==== Information supplied ====

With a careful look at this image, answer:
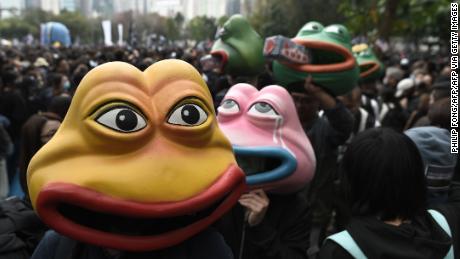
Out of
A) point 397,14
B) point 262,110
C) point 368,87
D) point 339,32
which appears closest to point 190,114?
point 262,110

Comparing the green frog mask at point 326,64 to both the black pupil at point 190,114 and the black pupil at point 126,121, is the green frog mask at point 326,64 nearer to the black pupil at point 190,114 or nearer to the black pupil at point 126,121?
the black pupil at point 190,114

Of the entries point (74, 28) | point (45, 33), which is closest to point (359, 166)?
point (45, 33)

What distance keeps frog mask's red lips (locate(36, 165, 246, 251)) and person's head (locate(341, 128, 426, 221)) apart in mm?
429

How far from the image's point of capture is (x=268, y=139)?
2.38 m

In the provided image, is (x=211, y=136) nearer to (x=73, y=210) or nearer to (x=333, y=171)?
(x=73, y=210)

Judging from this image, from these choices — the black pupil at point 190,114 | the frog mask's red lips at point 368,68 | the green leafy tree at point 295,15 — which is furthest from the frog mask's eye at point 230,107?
the green leafy tree at point 295,15

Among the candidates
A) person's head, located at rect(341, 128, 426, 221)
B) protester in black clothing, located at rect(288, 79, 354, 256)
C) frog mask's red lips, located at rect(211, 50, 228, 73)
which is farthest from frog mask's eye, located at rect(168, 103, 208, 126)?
frog mask's red lips, located at rect(211, 50, 228, 73)

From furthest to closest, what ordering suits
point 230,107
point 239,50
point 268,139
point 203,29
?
1. point 203,29
2. point 239,50
3. point 230,107
4. point 268,139

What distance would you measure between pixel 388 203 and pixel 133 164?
905 mm

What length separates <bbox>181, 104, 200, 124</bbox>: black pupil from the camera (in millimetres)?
1643

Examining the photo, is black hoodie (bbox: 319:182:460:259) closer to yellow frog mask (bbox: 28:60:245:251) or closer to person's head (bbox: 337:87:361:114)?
yellow frog mask (bbox: 28:60:245:251)

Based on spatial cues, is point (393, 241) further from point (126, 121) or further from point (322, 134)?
point (322, 134)

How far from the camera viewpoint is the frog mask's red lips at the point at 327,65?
3.62m

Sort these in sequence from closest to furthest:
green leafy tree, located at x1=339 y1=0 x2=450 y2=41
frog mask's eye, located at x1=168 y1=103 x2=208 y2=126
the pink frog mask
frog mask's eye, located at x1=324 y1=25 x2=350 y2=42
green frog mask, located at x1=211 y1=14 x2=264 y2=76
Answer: frog mask's eye, located at x1=168 y1=103 x2=208 y2=126
the pink frog mask
frog mask's eye, located at x1=324 y1=25 x2=350 y2=42
green frog mask, located at x1=211 y1=14 x2=264 y2=76
green leafy tree, located at x1=339 y1=0 x2=450 y2=41
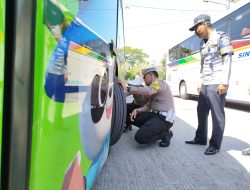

====

* **Task goal**
Could you transcribe all of the items above word for word, leaving the pictures out of your answer?

* **Result of this task**
With a careful look at this image, answer:
Out of
A) point 397,14
B) point 262,110
C) point 368,87
D) point 339,32
which appears closest to point 190,114?
point 262,110

Comparing the green frog mask at point 326,64 to both the black pupil at point 190,114 and the black pupil at point 126,121, is the green frog mask at point 326,64 nearer to the black pupil at point 190,114 or nearer to the black pupil at point 126,121?
the black pupil at point 190,114

Of the entries point (74, 28) | point (45, 33), which is closest to point (359, 166)?
point (45, 33)

What distance keeps frog mask's red lips (locate(36, 165, 246, 251)) and person's head (locate(341, 128, 426, 221)) apart in mm?
429

How far from the image's point of capture is (x=268, y=139)?
2.38 m

In the provided image, is (x=211, y=136) nearer to (x=73, y=210) or nearer to (x=333, y=171)?
(x=73, y=210)

Judging from this image, from these choices — the black pupil at point 190,114 | the frog mask's red lips at point 368,68 | the green leafy tree at point 295,15 — which is furthest from the frog mask's eye at point 230,107?
the green leafy tree at point 295,15

Among the candidates
A) person's head, located at rect(341, 128, 426, 221)
B) protester in black clothing, located at rect(288, 79, 354, 256)
C) frog mask's red lips, located at rect(211, 50, 228, 73)
which is farthest from frog mask's eye, located at rect(168, 103, 208, 126)?
frog mask's red lips, located at rect(211, 50, 228, 73)

From furthest to closest, what ordering suits
point 230,107
point 239,50
point 268,139
point 203,29
?
1. point 203,29
2. point 239,50
3. point 230,107
4. point 268,139

What distance would you measure between pixel 388 203 and pixel 133 164?
905 mm

What length separates <bbox>181, 104, 200, 124</bbox>: black pupil from the camera (in millimetres)?
1643

Examining the photo, is black hoodie (bbox: 319:182:460:259) closer to yellow frog mask (bbox: 28:60:245:251) or closer to person's head (bbox: 337:87:361:114)?
yellow frog mask (bbox: 28:60:245:251)

Based on spatial cues, is point (393, 241) further from point (126, 121) or further from point (322, 134)?
point (322, 134)

How far from the camera viewpoint is the frog mask's red lips at the point at 327,65?
3.62m

Sort these in sequence from closest to furthest:
green leafy tree, located at x1=339 y1=0 x2=450 y2=41
frog mask's eye, located at x1=168 y1=103 x2=208 y2=126
the pink frog mask
frog mask's eye, located at x1=324 y1=25 x2=350 y2=42
green frog mask, located at x1=211 y1=14 x2=264 y2=76
Answer: frog mask's eye, located at x1=168 y1=103 x2=208 y2=126
the pink frog mask
frog mask's eye, located at x1=324 y1=25 x2=350 y2=42
green frog mask, located at x1=211 y1=14 x2=264 y2=76
green leafy tree, located at x1=339 y1=0 x2=450 y2=41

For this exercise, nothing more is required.